Perbedaan adalah ketetapan Ilahi atau sunnatullah yang tidak mungkin kita hindari. Allah Subhanahu wa Ta'ala menciptakan manusia dengan latar belakang, kecerdasan, dan sudut pandang yang beragam agar kita saling mengenal dan melengkapi. Masalahnya bukan terletak pada perbedaan itu sendiri, melainkan pada bagaimana cara kita mengekspresikan ketidaksetujuan tersebut. Tanpa fondasi akhlak yang kokoh, perbedaan pendapat hanya akan melahirkan polarisasi tajam yang merobek tenun kebangsaan dan ukhuwah islamiyah kita.

Dalam Artikel

Islam telah memberikan panduan paripurna mengenai tata cara berdialog dan berdiskusi dengan cara yang bermartabat. Allah berfirman dalam Al-Quran:

ادْعُ إِلَىٰ سَبِيلِ رَبِّكَ بِالْحِكْمَةِ وَالْمَوْعِظَةِ الْحَسَنَةِ ۖ وَجَادِلْهُم بِالَّتِي هِيَ أَحْسَنُ

Serulah manusia kepada jalan Tuhan-mu dengan hikmah dan pelajaran yang baik dan bantahlah mereka dengan cara yang baik. Ayat ini menegaskan bahwa kebenaran yang disampaikan dengan cara yang kasar akan kehilangan esensinya, karena tujuan dakwah dan diskusi adalah menyentuh hati, bukan sekadar membungkam lawan bicara dengan kekuatan kata-kata yang menyakitkan.
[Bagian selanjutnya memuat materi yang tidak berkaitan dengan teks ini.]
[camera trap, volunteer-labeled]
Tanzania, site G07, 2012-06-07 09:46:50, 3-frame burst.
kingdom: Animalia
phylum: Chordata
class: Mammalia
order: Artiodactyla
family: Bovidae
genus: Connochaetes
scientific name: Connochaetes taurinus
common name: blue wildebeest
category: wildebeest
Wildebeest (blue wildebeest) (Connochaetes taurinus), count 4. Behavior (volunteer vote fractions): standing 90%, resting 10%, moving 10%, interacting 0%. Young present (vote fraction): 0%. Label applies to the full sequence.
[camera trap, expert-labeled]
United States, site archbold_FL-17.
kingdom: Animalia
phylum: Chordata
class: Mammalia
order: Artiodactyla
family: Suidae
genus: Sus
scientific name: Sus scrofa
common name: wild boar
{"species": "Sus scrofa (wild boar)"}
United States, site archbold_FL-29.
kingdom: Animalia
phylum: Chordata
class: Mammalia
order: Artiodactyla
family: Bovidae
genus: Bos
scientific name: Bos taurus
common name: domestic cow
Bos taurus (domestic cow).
Kita menyaksikan betapa mudahnya label sesat, kafir, atau pengkhianat disematkan kepada mereka yang berbeda pandangan politik maupun pemahaman keagamaan. Sikap reaktif ini mencerminkan dangkalnya pemahaman terhadap Akhlakul Karimah. Seorang Muslim yang memiliki kedalaman spiritual akan lebih mengedepankan tabayyun atau klarifikasi daripada langsung melontarkan tuduhan. Kritik yang membangun seharusnya disampaikan dengan diksi yang santun, tanpa harus merendahkan martabat kemanusiaan orang lain yang diciptakan mulia oleh Allah.

Rasulullah Shallallahu Alaihi Wasallam sangat menekankan pentingnya menahan diri dari perdebatan yang tidak bermanfaat, meskipun kita berada di pihak yang benar secara argumen. Beliau bersabda:

أَنَا زَعِيمٌ بِبَيْتٍ فِي رَبَضِ الْجَنَّةِ لِمَنْ تَرَكَ الْمِرَاءَ وَإِنْ كَانَ مُحِقًّا

Aku menjamin sebuah rumah di pinggir surga bagi orang yang meninggalkan perdebatan meskipun ia benar. Hadis ini mengajarkan kita tentang kerendahan hati dan prioritas menjaga kedamaian hati serta keharmonisan sosial di atas kemenangan ego sesaat dalam sebuah perdebatan yang hanya akan mengeraskan hati.